Which (virtual) host was visited? Tuning Apache log files, and Python analysis

Archive - Originally posted on "The Horse's Mouth" - 2015-01-23 06:56:40 - Graham Ellis

We host a number of domains on our main server, and in order to avoid fragmentation of log files, we keep a sinle composite log.
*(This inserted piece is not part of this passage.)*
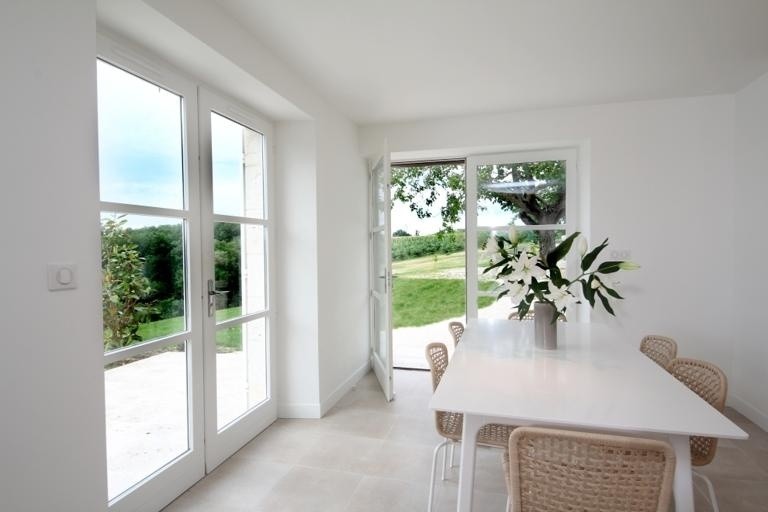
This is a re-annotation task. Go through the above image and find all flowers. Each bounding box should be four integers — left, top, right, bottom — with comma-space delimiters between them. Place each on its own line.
482, 224, 643, 325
Rather than use a standard logfile format henceforth, I've changed the second field to carry the virtual host name accessed for the request, as that was missing up until this morning.

So in my server config
  LogFormat "%h %l %u %t \"%r\" %>s %b \"%{Referer}i\" \"%{User-Agent}i\"" combined
has become
  LogFormat "%h %v %u %t \"%r\" %>s %b \"%{Referer}i\" \"%{User-Agent}i\"" combined

Gone - Remote logname (from identd, if supplied).
Added - The canonical ServerName of the server serving the request.

I've written a program (in Python) to take a look at the log file - see [here] - and run from the command line that gives:
  -bash-4.1$ /home/wellho/trainee/y202/pytop
   13358 - www.wellho.net
    2719 - www.firstgreatwestern.info
     223 - www.melkshamchamber.org.uk
     100 - melksh.am
      62 - www.twcrp.org.uk
      39 - www.savethetrain.org.uk
      39 - www.across-the-pond.co.uk
      33 - www.wellhousemanor.co.uk
      30 - twhc.org.uk
      16 - transwilts.org.uk
       5 - thebutlerdidit.info
       1 - railcustomer.info
  -bash-4.1$


The program's also got a web wrapper - if called up on the web, it uses a different formatter:
  output = '{0:6d} - {1:s}'
  try:
    web = sys.argv[1] == "-w"
    if web: output = '<tr><td>{0:d}</td><td><a href="http://{1:s}" target="avh">{1:s}</a></td></tr>'
  except:
    pass

and later in my code:
  print output.format(counter[site],site)

And you can see the current results [here].

P.S. There's another quick demo web analysis program (showing its age) [here].